Nas Quirimbas, o povo não tem problemas com as forças de segurança porque não há nenhumas. Não há um único soldado estacionado nas ilhas. Por isso, Biche Oliveira não está apenas preocupado se voltará a ver a sua filha Muanarabo e quando. Também está preocupado com a segurança do resto da família.
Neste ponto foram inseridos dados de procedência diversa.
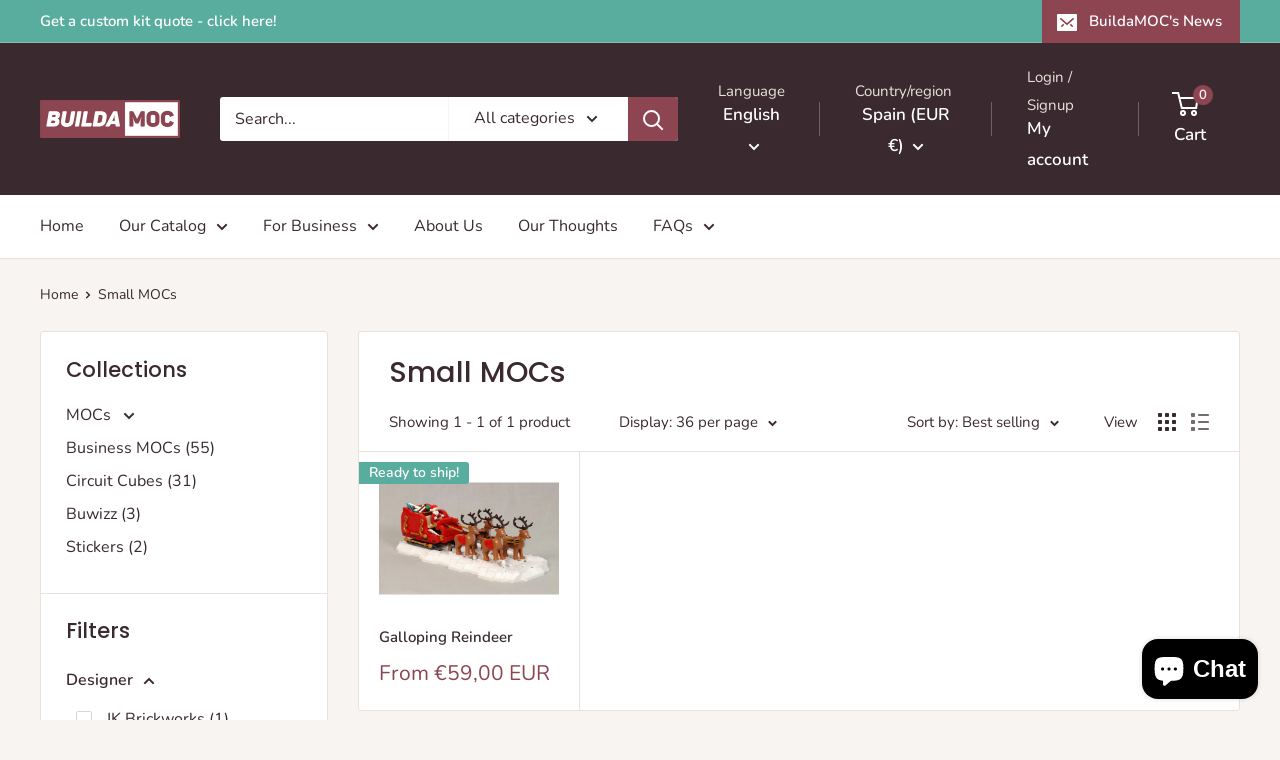

--- FILE ---
content_type: text/javascript; charset=utf-8
request_url: https://buildamoc.com/web-pixels@5303c62bw494ab25dp0d72f2dcm48e21f5a/web-pixel-2276819283@695709fc3f146fa50a25299517a954f2/sandbox/worker.modern.js
body_size: -686
content:
importScripts('https://buildamoc.com/cdn/wpm/s5303c62bw494ab25dp0d72f2dcm48e21f5am.js');
globalThis.shopify = self.webPixelsManager.createShopifyExtend('2276819283', 'APP');
importScripts('/web-pixels/strict/app/web-pixel-2276819283@695709fc3f146fa50a25299517a954f2.js');


--- FILE ---
content_type: text/plain; charset=utf-8
request_url: https://buildamoc.com/apps/locksmith/ping?
body_size: -434
content:
{"cart":":b8cc5a627c52","messages":[]}

--- FILE ---
content_type: text/javascript; charset=utf-8
request_url: https://buildamoc.com/web-pixels@5303c62bw494ab25dp0d72f2dcm48e21f5a/web-pixel-1198686547@23b97d18e2aa74363140dc29c9284e87/sandbox/worker.modern.js
body_size: -594
content:
importScripts('https://buildamoc.com/cdn/wpm/s5303c62bw494ab25dp0d72f2dcm48e21f5am.js');
globalThis.shopify = self.webPixelsManager.createShopifyExtend('1198686547', 'APP');
importScripts('/web-pixels/strict/app/web-pixel-1198686547@23b97d18e2aa74363140dc29c9284e87.js');


--- FILE ---
content_type: text/javascript
request_url: https://buildamoc.com/cdn/shop/t/15/assets/custom.js?v=102476495355921946141729536312
body_size: -681
content:
//# sourceMappingURL=/cdn/shop/t/15/assets/custom.js.map?v=102476495355921946141729536312
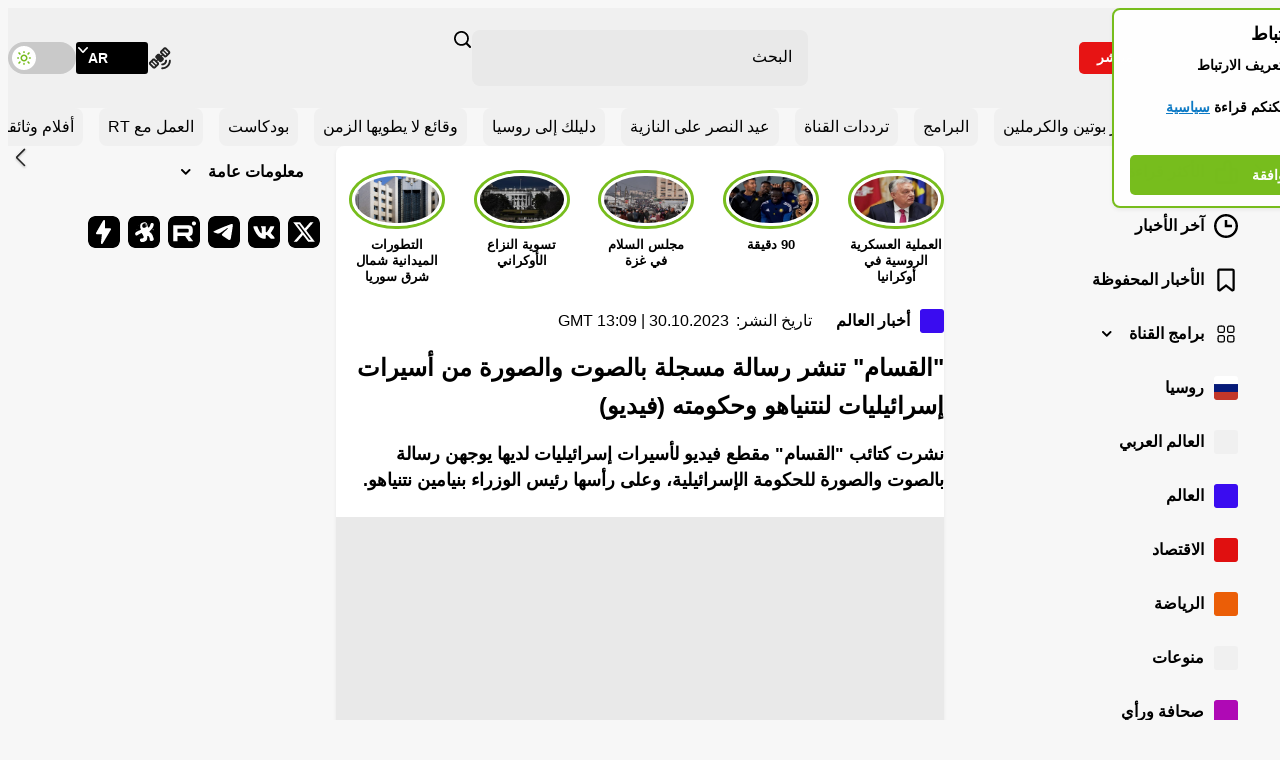

--- FILE ---
content_type: application/javascript; charset=utf-8
request_url: https://ar.russiatoday.com/static/projects/assets/pushes/notification.js?v=2
body_size: 435
content:
var config={apiKey:"AIzaSyAaf-4vaiqhH8HTRyq4zWkCFoX9x82cdsU",authDomain:"web-notifications-c3ca0.firebaseapp.com",databaseURL:"https://web-notifications-c3ca0.firebaseio.com",projectId:"web-notifications-c3ca0",storageBucket:"web-notifications-c3ca0.appspot.com",messagingSenderId:"543434318086"};if(firebase.initializeApp(config),"https:"===window.location.protocol&&"Notification"in window&&"serviceWorker"in navigator&&"localStorage"in window&&"fetch"in window&&"postMessage"in window){var messaging=firebase.messaging(),push_btn=create_push_button(document.getElementById("push-notification-bunner"));getToken()}else"https:"!==window.location.protocol?console.error("Is not from HTTPS"):"Notification"in window?"serviceWorker"in navigator?"localStorage"in window?"fetch"in window?"postMessage"in window||console.error("postMessage not supported"):console.error("fetch not supported"):console.error("LocalStorage not supported"):console.error("ServiceWorker not supported"):console.error("Notification not supported"),console.warn("This browser does not support desktop notification."),console.log("Is HTTPS","https:"===window.location.protocol),console.log("Support Notification","Notification"in window),console.log("Support ServiceWorker","serviceWorker"in navigator),console.log("Support LocalStorage","localStorage"in window),console.log("Support fetch","fetch"in window),console.log("Support postMessage","postMessage"in window);function create_push_button(o){var n={state:function(n=""){o&&(o.textContent=n)},show:function(){o&&o.hidden&&(o.hidden=!1,n.addEvents(),o.classList.remove("subscribe__button-submit-hidden"))},addEvents:function(){o&&o.addEventListener("click",(function(){window.ga("send","event","warning-push-notification","Click"),getToken(!0)}))},hidden:function(){o&&o.remove()}};return n}let timerId;function showTooltip(){clearTimeout(timerId);const o=document.querySelector("#warning-notification-js");o&&(o.classList.add("Warning-block__notification-show"),timerId=setTimeout((()=>{o.classList.remove("Warning-block__notification-show")}),3e3))}function getToken(o=!1){messaging.requestPermission().then((function(o){console.log("permission",o),messaging.getToken().then((function(o){console.log("token",o),fetch("/fcm/register/"+o,{method:"POST","Content-Type":"application/json"}).then((function(o){console.log("/fcm/register/ responsed: ",o),push_btn.hidden()})).catch((function(o){console.error("Unable to get permission to notify.",o),push_btn.state("تفعيل التنبيهات")}))}))})).catch((function(n){push_btn.show(),o&&showTooltip(),console.error("Unable to get permission to notify.",n),push_btn.state("تفعيل التنبيهات")}))}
O desterro forçado dos deslocados em Cabo Delgado
São mais de 450 mil no norte de Moçambique. O terrorismo cortou-lhes as raízes e tomou-lhes o chão. Os deslocados internos procuram vingar noutras paragens. E Pemba tem sido lugar de eleição. Sobreviverão na nova terra?
Foto: Privat
A dor da perda e da impotência
Um olhar que diz mais do que mil palavras, a imagem poderia ser "sem legenda". Foi depois de um ataque à aldeia "Criação", Muidumbe, a primeira investida terrorista ao distrito, em novembro de 2019. Os insurgentes começaram os seus ataques em Cabo Delgado em outubro de 2017.
Foto: Privat
Histórias de vida reduzidas a cinzas
Desde então, a matança e destruição passaram a ser visitas assíduas da região. Como ninguém quer ser anfitrião, os aldeões fugiram. Em finais de outubro, Muidumbe e outros distritos sangraram de novo e a população fugiu. Muidumbe está praticamente nas mãos dos terroristas, tal como Mocímboa da Praia, desde agosto.
Foto: Privat
Quase todos os caminhos vão dar a Pemba
O único desejo destes residentes de Mueda é conseguir um canto no camião para chegar à capital provincial de Cabo Delgado. Mas a disputa entre pessoas e os seus próprios pertences ameaça deixar alguém para trás. Desde meados de outubro, Pemba recebeu cerca de 12 mil deslocados. Inicialmente, recebia à volta de mil deslocados por dia.
Foto: Privat
Quando o mato passa a ser melhor que o lar
Para muitos em Cabo Delgado, ter um teto deixou de ser sinónimo de segurança. Conseguir manter a vida, mesmo sem casa, passou agora a ser a meta. Os bichos passaram a ser mais cordiais que os irmãos terroristas, as estrelas melhores que o teto e os arbustos melhores que as paredes. Famílias procuram refúgio nas matas, onde caminham por dias dominados pelo medo, sem comida e sem norte.
Foto: Privat
Um abraço amigo em Pemba
Estes deslocados chegam de Quissanga. Mas também chegam à praia de Paquitequete, Pemba, deslocados vindos de vários lugares. Todos tentam escapar ao terror. Muitos fixam-se aqui, onde recebem apoio de ONGs, associações, indivíduos e do Governo. Há até quem abra as portas da sua casa para os receber, mesmo não os conhecendo.
Foto: Privat
Crise humanitária faz brotar solidariedade infinita
A falta de quase tudo faz despertar solidariedade que chega de todo o lado. Para quem está longe, uma angariação de fundos e bens materiais é a opção. Já cuidar dos deslocados na praia de Paquitequete, atendendo-os nas suas necessidades, é o que faz quem está no terreno. Na praia, há jovens que chegam de madrugada para dar amor a quem precisa.
Foto: Privat
Uma fuga rodeada de perigos
O medo é tanto que nem a sobrelotação parece intimidar os deslocados internos. No começo de novembro, mais de 40 pessoas morreram a tentar chegar a Pemba num naufrágio entre as ilhas do Ibo e Matemo.
Foto: Privat
Pemba a rebentar pelas costuras
O "boom" de deslocados é tão grande que o sistema de serviços básicos para a população, como água e saneamento, está no limite. Antes desta nova vaga de deslocados, a capital de Cabo Delgado tinha 204 mil habitantes. Agora, tem mais de 300 mil.
Foto: DW/E. Silvestre
Começar nova vida noutro chão
O Governo criou um comité de gestão para esta crise humanitária. Afirma que está a criar novas aldeias, centros de reassentamento, infrastruturas e a parcelar terras para acomodar os deslocados. Embora esteja garantida a segurança, as suas raízes estão noutro chão.
Foto: Privat
Que futuro?
Por enquanto não há resposta. Mas há deslocados que se vão "desenrascando" para sobreviver. Muitos dizem que não querem viver de mão estendida. Por exemplo, quem tem barco vai à pesca ou trasporta mercadorias. Outros entretêm-se a jogar futebol. Vão cuidando das suas vidas. Mas para os que não têm alternativas, que são a maioria, correrão riscos de entrar para o mundo do crime?